Given the objection by one of the parties to the involvement of SAPS, as the public protector herself had required, the auditor general and minister of finance be requested by the court, through appropriate designees, to conduct the exercise directed by the public protector.
The court is due to hear the matter on February 9 2016.
With regards to the upgrades at Zuma’s Nkandla home and how those irregularities happened continue to be investigated in separate inquiries relating to officials and professional consultants on the project.
The report specifically found no wrongdoing of any kind by the president.

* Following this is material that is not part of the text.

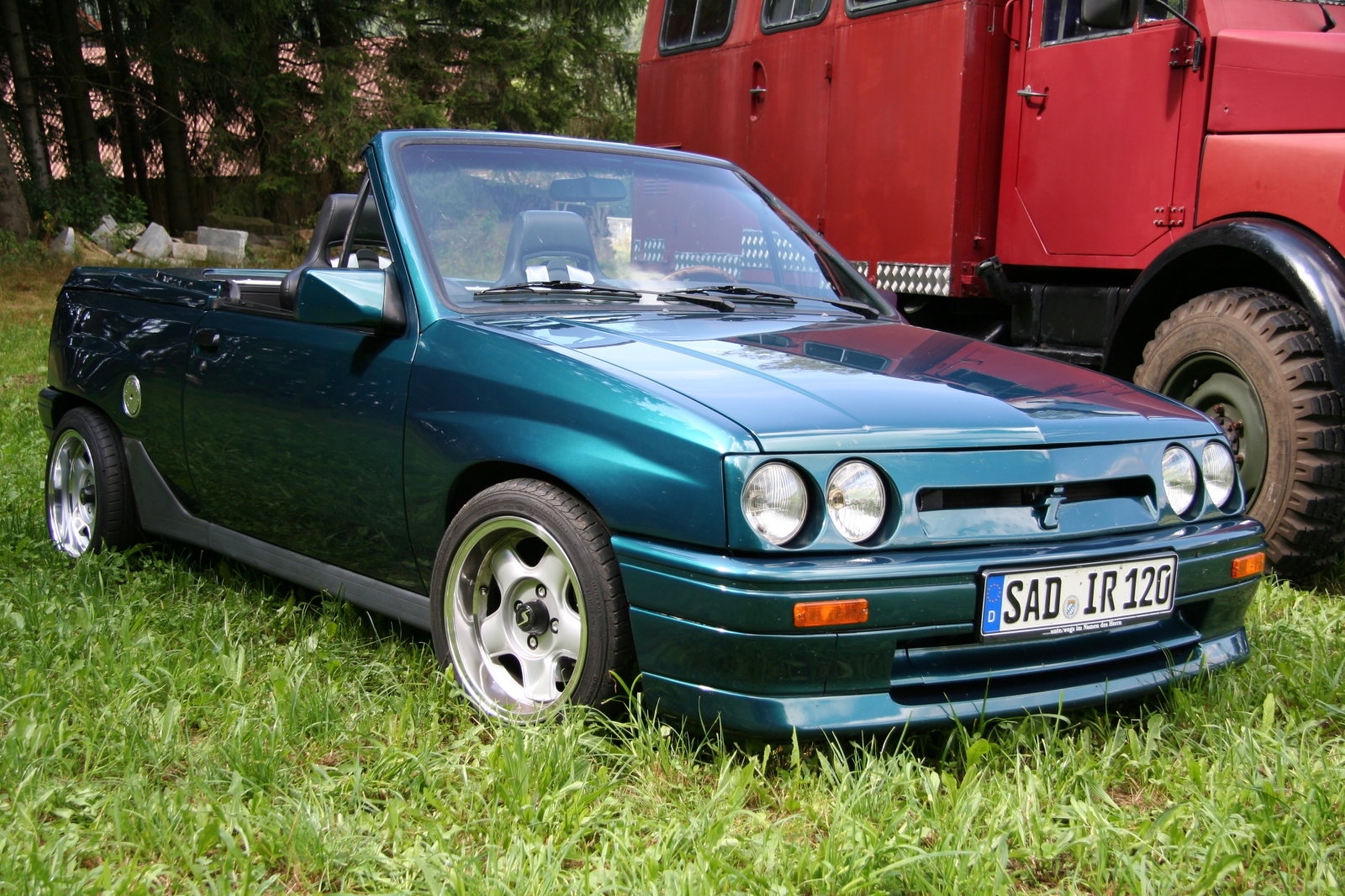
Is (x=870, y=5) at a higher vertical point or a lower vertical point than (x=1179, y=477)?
higher

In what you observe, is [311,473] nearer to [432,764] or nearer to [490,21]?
[432,764]

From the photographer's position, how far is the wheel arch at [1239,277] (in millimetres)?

It also found no benefit for which the president could to any degree be required to compensate the state in relation to nearly all aspects of the project.
But in relation to five features of the private homestead the report directed a further process to be carried out by National Treasury in conjunction with SAPS. This is to determine firstly a reasonable proportion of the item in question for which the President should recompense the State, and secondly the reasonable cost in that regard.
The actual amount that the President is required to pay was not determined by the Public Protector who limited herself to setting out this process for the amount to be determined.
Zuma also supports the need for finality in the matter of the Public Protector’s report.
However, he believes and contends in his affidavits filed in court that the DA and the EFF have misinterpreted and/or are manipulating the Public Protector’s report for the purposes of political expediency.
It will now be for the court to decide if the offer is an appropriate basis for an order when the applications are argued on February 9 2016.
So, in short, a whole lot of words and something about paying it back – but not all of it, only the amount that the president thinks is fair. However, he will leave it to the court. Should we be sceptical of his confidence in the matter?